The architecture: API Gateway (HTTP API) receives the POST from the blog, invokes a Lambda that writes to DynamoDB, sends a double opt-in confirmation email via SES, and waits for the click. Confirmed subscribers get new posts delivered to their inbox. The Lambda handles subscribe, confirm, and unsubscribe from a single function, routing on the API path.
The interesting bits:
- Double opt-in - every subscription requires email confirmation. No confirmed click, no emails. This is a GDPR requirement and also prevents abuse.
- Suppression list - a separate DynamoDB table tracks emails that must never be contacted again (bounces, complaints). The send Lambda checks suppression before every email. Records never expire.
- Bounce and complaint handling - SES publishes bounce and complaint notifications to SNS topics, which invoke the Lambda to automatically suppress the offending address. If someone marks us as spam, they are immediately and permanently removed. No manual intervention.
- Rate limiting - API Gateway throttles at 5 requests per second with a burst of 10. Enough for legitimate use, not enough for abuse.
- DynamoDB on-demand - pay-per-request billing. Zero cost when nobody is subscribing. Point-in-time recovery enabled for data protection.
- CORS locked down - the API only accepts requests from
kaizenconsultancy.io. No cross-origin abuse.

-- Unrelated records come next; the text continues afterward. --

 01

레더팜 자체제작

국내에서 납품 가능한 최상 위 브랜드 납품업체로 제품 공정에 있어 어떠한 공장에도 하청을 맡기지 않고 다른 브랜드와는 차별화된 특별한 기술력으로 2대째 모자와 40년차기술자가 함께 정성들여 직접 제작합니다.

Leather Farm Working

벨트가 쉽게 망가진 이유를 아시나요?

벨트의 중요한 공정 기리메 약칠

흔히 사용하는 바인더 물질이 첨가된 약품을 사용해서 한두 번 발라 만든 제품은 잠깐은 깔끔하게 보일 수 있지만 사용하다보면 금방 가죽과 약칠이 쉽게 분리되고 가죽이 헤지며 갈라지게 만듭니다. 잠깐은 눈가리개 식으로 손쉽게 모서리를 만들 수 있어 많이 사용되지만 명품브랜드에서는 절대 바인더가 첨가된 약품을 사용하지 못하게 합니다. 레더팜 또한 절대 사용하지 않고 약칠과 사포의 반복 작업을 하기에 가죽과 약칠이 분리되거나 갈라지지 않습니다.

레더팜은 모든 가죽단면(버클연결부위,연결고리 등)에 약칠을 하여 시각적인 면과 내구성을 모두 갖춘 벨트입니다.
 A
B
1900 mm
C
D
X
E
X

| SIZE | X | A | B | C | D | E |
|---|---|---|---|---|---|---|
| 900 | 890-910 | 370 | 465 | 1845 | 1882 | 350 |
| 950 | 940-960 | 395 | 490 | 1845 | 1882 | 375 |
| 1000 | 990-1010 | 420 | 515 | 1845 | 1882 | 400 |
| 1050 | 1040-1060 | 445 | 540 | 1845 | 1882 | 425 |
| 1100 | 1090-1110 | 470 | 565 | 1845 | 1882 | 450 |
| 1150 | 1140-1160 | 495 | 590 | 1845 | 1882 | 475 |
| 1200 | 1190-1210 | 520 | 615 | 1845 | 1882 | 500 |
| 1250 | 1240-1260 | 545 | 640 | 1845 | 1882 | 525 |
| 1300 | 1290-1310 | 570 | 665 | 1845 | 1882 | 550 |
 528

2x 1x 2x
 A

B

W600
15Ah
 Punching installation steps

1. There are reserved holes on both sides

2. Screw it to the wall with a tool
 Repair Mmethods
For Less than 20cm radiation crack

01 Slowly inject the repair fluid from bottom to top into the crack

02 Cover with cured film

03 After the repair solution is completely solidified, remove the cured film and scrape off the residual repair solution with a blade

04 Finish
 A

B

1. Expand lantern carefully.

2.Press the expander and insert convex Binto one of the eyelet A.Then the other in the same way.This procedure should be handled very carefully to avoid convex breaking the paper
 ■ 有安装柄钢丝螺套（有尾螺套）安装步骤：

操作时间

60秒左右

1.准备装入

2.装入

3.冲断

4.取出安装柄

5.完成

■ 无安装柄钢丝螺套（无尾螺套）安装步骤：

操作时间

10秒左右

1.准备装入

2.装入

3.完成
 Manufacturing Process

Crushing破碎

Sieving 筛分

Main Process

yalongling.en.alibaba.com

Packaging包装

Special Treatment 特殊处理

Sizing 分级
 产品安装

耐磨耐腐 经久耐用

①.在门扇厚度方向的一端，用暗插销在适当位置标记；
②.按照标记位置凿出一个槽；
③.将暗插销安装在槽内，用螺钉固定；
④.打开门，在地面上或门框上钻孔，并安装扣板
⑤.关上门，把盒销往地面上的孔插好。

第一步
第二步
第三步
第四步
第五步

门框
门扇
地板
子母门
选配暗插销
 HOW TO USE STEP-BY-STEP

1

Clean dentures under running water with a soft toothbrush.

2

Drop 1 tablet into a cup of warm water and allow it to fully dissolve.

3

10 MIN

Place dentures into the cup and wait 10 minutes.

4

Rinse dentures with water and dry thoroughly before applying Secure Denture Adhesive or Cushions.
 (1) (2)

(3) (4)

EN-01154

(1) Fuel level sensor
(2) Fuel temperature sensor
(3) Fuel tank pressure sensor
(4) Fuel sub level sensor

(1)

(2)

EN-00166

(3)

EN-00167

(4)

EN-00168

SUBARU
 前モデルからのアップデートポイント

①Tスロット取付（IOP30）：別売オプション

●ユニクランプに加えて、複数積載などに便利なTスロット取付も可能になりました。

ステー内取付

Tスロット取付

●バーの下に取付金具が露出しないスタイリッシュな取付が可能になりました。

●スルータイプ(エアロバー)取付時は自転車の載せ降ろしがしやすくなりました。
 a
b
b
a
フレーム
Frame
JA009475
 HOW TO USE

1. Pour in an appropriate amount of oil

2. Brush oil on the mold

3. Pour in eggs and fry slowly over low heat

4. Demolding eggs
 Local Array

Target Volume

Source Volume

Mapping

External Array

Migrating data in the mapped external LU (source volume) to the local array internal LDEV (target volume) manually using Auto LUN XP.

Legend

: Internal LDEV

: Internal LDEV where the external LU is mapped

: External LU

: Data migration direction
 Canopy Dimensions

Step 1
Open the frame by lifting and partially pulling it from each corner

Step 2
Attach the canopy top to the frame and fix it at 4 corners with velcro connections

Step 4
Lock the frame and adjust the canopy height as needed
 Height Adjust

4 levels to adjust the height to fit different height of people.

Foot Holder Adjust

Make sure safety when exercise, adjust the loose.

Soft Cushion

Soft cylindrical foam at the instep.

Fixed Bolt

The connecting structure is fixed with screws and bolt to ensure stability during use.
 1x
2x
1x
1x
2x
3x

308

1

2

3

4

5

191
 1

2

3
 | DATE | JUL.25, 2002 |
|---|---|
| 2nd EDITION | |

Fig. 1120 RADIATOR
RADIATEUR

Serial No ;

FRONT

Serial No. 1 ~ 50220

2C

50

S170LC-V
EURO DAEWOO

The newsletter send Lambda fetches the blog RSS feed, identifies new posts, scans the subscribers table, checks each address against the suppression list, and sends personalised emails with an unsubscribe link unique to each subscriber. One Lambda invocation, one DynamoDB scan, one SES call per subscriber.
Total additional infrastructure cost: effectively zero. DynamoDB on-demand with a handful of records costs nothing measurable. API Gateway’s free tier covers 1 million requests per month. The Lambda runs for a few seconds per newsletter send.
The subscribe form below this post is the proof. Try it - you will get a confirmation email within seconds, and every new blog post will land in your inbox. If you do not like it, the unsubscribe link is one click and permanent.
We built the marketplace delivery pipeline, the mailing list, and the blog on the same principles: event-driven, serverless, Terraform-managed, and priced per-request. The total infrastructure cost for all of it - marketplace, mailing list, blog, and the main website - is under $2 per month.
Two pounds. For everything.
Dysfunctional lazy engineering. We will keep saying it until it stops being true.